For all the bravado, Nim thought, there was a hint of nervousness in the woman's eyes and voice. London caught it, too "Mrs. Edgecombe," he said, “we want to take photographs of the electric meter and some wires behind it; they lead to a switch in your garage. We'd appreciate it if you'd give us permission."
"And if I won't?"
“Then we'll seek a court order. But I should point out in that case everything will become a matter of public record."

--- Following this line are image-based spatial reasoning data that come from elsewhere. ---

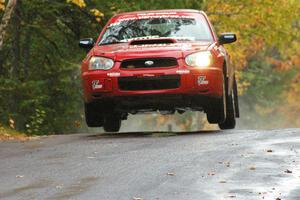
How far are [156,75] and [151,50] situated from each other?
40cm

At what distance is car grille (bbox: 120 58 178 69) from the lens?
13727 millimetres

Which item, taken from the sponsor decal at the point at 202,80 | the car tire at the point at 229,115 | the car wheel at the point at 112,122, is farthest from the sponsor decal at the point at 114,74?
the car tire at the point at 229,115

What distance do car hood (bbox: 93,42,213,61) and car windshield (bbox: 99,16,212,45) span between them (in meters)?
0.52

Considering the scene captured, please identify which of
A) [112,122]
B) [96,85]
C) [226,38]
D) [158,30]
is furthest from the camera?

The woman hesitated and Nim wondered if she realized Harry London was largely bluffing. By the time a court order was obtained the evidence could have been destroyed. But the exchange had flustered her. "That won't be necessary," she conceded. "Very well, do what you must, but be quick about it."
"Just one other thing, madam," London said. "When we're finished here, your electricity will be disconnected until the arrears, which our Billing Department will estimate, are paid."
"That's ridiculous! My husband will have plenty to say about that." Mrs. Edgecombe turned away, fastening the dog's leash to a steel ring in the wall. Nim observed that her hands were trembling.
* * *
"Why do they do it-people like that?" Nim posed the question softly, asking it of himself as much as Harry London. They were in London's car, headed once more for the shopping plaza where Nim would retrieve his own car, then drive downtown. He had seen more than enough of Brookside, he decided, and enough of power thievery to grasp truly, for the first time, the size and hydra-beaded nature of the beast.
“There's lots of reasons why they do it," London answered. "Where we’ve just been, and at the other places, too. For one thing, people talk. They like to boast about how smart they are, beating a big outfit like Golden State Power. And while they're talking, others listen, then do the same thing later."